Are generic drugs as effective as the branded/original drugs? Why do they cost so much less? Surely the expensive drug must be better, somehow? These are some of the questions people often ask – certainly, it’s a controversial topic.

  • Brand-name/ethical/original/originator drugs refer to the drugs made by the manufacturer who first researched, developed, and sold the drug.
  • Generic/generic equivalent/no-name brand drugs refer to drugs made by other manufacturers – usually manufacturers who do not conduct research on new drugs but specialise in making/copying existing drugs.

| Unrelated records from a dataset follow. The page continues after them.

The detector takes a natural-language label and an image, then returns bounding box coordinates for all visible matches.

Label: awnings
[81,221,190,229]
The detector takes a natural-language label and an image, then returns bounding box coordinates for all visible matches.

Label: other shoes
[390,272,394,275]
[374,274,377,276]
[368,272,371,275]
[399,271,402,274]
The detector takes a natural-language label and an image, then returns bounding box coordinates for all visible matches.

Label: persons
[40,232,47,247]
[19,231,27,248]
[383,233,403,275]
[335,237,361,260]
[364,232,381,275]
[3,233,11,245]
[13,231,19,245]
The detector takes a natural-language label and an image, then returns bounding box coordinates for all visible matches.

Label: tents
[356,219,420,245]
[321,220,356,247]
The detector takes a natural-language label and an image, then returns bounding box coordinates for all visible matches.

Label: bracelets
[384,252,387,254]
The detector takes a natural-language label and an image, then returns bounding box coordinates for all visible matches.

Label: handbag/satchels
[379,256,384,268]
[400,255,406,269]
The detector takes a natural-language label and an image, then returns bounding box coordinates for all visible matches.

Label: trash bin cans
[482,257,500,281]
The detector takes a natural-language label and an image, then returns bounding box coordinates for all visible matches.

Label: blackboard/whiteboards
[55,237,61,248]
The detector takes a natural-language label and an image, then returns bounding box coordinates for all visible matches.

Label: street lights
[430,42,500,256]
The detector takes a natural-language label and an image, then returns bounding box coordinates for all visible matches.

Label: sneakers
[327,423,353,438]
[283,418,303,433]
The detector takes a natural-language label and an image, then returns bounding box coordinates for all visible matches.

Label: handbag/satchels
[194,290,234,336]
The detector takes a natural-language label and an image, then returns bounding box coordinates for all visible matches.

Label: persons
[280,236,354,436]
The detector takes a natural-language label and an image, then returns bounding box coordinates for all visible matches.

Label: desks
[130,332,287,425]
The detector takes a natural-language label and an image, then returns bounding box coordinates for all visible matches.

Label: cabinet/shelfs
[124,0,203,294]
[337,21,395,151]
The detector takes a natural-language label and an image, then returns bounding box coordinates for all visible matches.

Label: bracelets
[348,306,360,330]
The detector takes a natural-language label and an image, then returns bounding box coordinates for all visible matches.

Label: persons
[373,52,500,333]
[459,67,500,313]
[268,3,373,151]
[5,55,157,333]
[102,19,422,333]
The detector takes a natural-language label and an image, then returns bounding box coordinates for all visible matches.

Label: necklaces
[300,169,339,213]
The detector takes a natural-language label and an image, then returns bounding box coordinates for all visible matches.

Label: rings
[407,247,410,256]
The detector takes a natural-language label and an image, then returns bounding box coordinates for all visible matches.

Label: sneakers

It is common for the original developer/manufacturer of a drug to apply for a patent on the drug, which prohibits other companies from manufacturing the same drug – usually for a set period, say 10 years. It is when the patent expires that other manufacturers can “copy” drugs. This is why there are no generic copies of new drugs: the patents still apply.

Generic drug manufacturers usually sell their products for between 25% and 80% of the cost of the originator’s product, which can be a major cost saving to the patient.

Original drugs are much more expensive than generic drugs because the manufacturer has to offset all the development costs – development of a new drug can take up to 10 years and involve an enormous amount of laboratory, clinical, and safety testing. In fact, this is the reason patents usually extend over several years: to give such companies time to recoup their costs and encourage them to continue developing new drugs (without such ongoing development we would not have the array of amazing medications we see today).

The active ingredient in original and generic drugs is the same – only the fillers, binders, colouring and flavouring differ, which may explain why generics are sometimes a different size, shape, or colour.

All drugs, original and generic, go through testing to ensure quality, dose consistency, bio-availability (amount of the active ingredient available to the body) and experts generally agree that generic drugs are properly tested, reliable, and safe.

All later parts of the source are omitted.